*** SELECTED EXCERPT ***

Insiders blame ICBC financial woes on costly medical reports


Thursday, December 8th, 2016

Some doctors charging corporation thousands to examine claimants

PETE MCMARTIN
The Vancouver Sun

I’ve come to the conclusion that the question is no longer, “What’s wrong with ICBC?”

The question is, “Is there anything right?”

I wrote two previous columns on ICBC’s financial woes — one on a seniors discount that costs an estimated $100 million annually, another on the climbing cost of litigation. Those were but two contributors to the corporation’s financial woes. There are many strands that one can pull to explain ICBC’s unravelling.

Readers responded. Some, no surprise, were civilians complaining about what they felt were ICBC’s unfair tactics. But several were from insiders to the process — lawyers, doctors and claims adjusters. They identified a problem affecting ICBC’s bottom line the public never hears about.

The high cost of medical reports.

One senior ICBC injury adjuster, whose job is to settle lawyer-represented claims, wrote:

“Lawyers routinely hire experts (doctors) to produce reports to support how badly injured the individual is/was from the accident. It is quite common to have two to five different experts report on a single file. These experts charge between $4,000-$6,000 to examine the patient and write a report. ICBC will have to hire their own experts, typically one to two per file for the same costs as above.

“We often settle a claim, for example, between $50,000 to $100,000 and then pay on top of that between $30,000 and $40,000 for costs and disbursements. So not only are the lawyers making tidy sums, but the medical experts make a fair chunk off the litigation process as well.”

This system of costs and disbursements, which dictates ICBC must pay its legal costs as well as those of the injured party, was the subject of an email from Wes Mussio, a personal injury lawyer. Medical reports, he wrote, cause costs to skyrocket:

“Our good doctors have ‘jacked up’ the cost of medical legal reports exponentially over the last two decades. When I was a young lawyer, a medical report would cost somewhere in the range of $200 to $800, but now even a one- or two-page report is in the range of $1,500 to $5,000. Some doctors charge over $10,000 for a report on the basis that they are worth something in the range of $800 to $1,000 an hour. The end result is that the current system requires that ICBC pay these massive bills.

“There is a large number of medical professionals in B.C. that are making well in excess of $1 million per year from writing medical reports now. This money is coming from ICBC ratepayers … (and it) is a cost the ratepayers should not be required to pay. ICBC has to challenge doctors that are grossly overcharging ICBC for their services.”

An ICBC spokesman responded by stating the corporation pays “far more” in reimbursing plaintiffs’ counsels for expert reports than it pays for its own reports, which it obtains at negotiated rates, and it doesn’t have any control over the cost of reports ordered by a plaintiff’s lawyer.

As for ICBC’s need for medical reports, the spokesman said: “We don’t think anyone would reasonably suggest we should pay out on an injury claim based solely on someone’s self-reporting of the injury and subsequent financial loss, without any substantiating documentation.”

*** End of SELECTED EXCERPT ***
*** LISTED ENTRIES ***

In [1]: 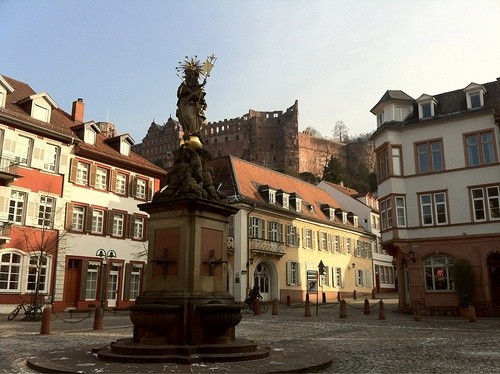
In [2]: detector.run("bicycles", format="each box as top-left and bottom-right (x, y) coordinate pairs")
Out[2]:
(6, 296), (42, 321)
(243, 297), (268, 315)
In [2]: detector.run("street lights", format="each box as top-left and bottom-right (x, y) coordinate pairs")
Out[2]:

*** End of LISTED ENTRIES ***

=== EXERCISE REQUIREMENTS ===
1. According to the ICBC column, what did a medical report cost when Wes Mussio was a young lawyer?
2. Reproduce the part of the ICBC column between "PETE MCMARTIN" and "never hears about.", inclusive.

=== RESPONSES FOR EACH TASK ===
1. Somewhere in the range of $200 to $800.

2.
PETE MCMARTIN
The Vancouver Sun

I’ve come to the conclusion that the question is no longer, “What’s wrong with ICBC?”

The question is, “Is there anything right?”

I wrote two previous columns on ICBC’s financial woes — one on a seniors discount that costs an estimated $100 million annually, another on the climbing cost of litigation. Those were but two contributors to the corporation’s financial woes. There are many strands that one can pull to explain ICBC’s unravelling.

Readers responded. Some, no surprise, were civilians complaining about what they felt were ICBC’s unfair tactics. But several were from insiders to the process — lawyers, doctors and claims adjusters. They identified a problem affecting ICBC’s bottom line the public never hears about.